Tuesday 25 October 2016

Residents block plot of land set to rehouse horror fire survivors

The site of the proposed temporary halting site next to Rockville Drive where the Glenamuck Road blaze survivors were due to be housed
The site of the proposed temporary halting site next to Rockville Drive where the Glenamuck Road blaze survivors were due to be housed

Residents of a south-Dublin housing estate have delayed the construction of a temporary halting site to house 15 adults and children left homeless as a result of the tragic Carrickmines fire.

Dun Laoghaire/Rathdowm County Council issued a letter to residents at around 11am yesterday informing them that work was to begin on a plot of land in the Rockville Drive estate immediately to accommodate the survivors of Saturday's fire which claimed 10 lives.

The letter from the council stated that the accommodation there is being provided on a temporary basis, until the construction of a permanent site is completed. That is due to take eight months.
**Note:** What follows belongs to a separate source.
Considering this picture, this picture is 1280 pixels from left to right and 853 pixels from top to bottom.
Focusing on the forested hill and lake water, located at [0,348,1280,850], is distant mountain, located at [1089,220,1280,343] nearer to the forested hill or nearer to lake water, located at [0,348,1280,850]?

Around 15 residents of the estate yesterday blocked the entrance to the plot of land, preventing a JCB from commencing with the work.

A peaceful stand-off ensued with residents refusing to move their vehicles which were obstructing the entrance.


One resident, who did not wish to be named, said that the residents may be "vilified" over their objections.

"It's a catch 22 situation, we don't want them here but by expressing our view we are going to be vilified by everyone. What happened is a tragedy but there are better places to relocate the families," the she said.

The council plans to build an entrance gate, hard-standing surfacing, four mobile homes, service blocks with showers and toilets as well as connections for electricity and water.

The Southside Traveller Action Group said they hoped the situation could "be resolved in the best interest of the families".

"They need to start to piece their lives back together," said the group's director Geraldine Dunne.

Meanwhile, Environment Minister Alan Kelly said he was "incredibly disappointed and disheartened" at the residents' reaction.

"I'm very disappointed," he said. "I thought as a society we had moved on from these sort of issues and thought we would respond much better.

"The site blockaded is a temporary site, not even a permanent site. To be frank I would like the people behaving that way to reflect on that. The nation is heartbroken about what happened last weekend. I think it says an awful lot about Irish society and in a very disturbing way.

"To think that people have blocked the entry, given what that family has gone through, is very disturbing and shameful."

Tara Gilbert (27), who was four months' pregnant, died in Saturday's blaze along with her partner Willie Lynch (25) and their children Jodie (9) and Kelsey (4).

Willie's sister Sylvia Connors (25) also perished along with her husband Thomas (27) and three of their children - Jim (5), Christy (2) and five-month-old Mary. Jimmy Lynch (39), Willie and Sylvia's brother, was the 10th victim. One survivor currently remains in hospital.

Tom Connors (4) is in a serious but stable condition in Crumlin Children's Hospital.

Family members have been producing DNA samples to authorities to assist in the formal identification of the deceased.

The funerals of those who lost their lives are expected to take place in Bray, Co Wicklow, and Co Wexford, but not until next week at the earliest.

Taoiseach Enda Kenny led tributes to the victims ahead of a minute's silence in the Dail.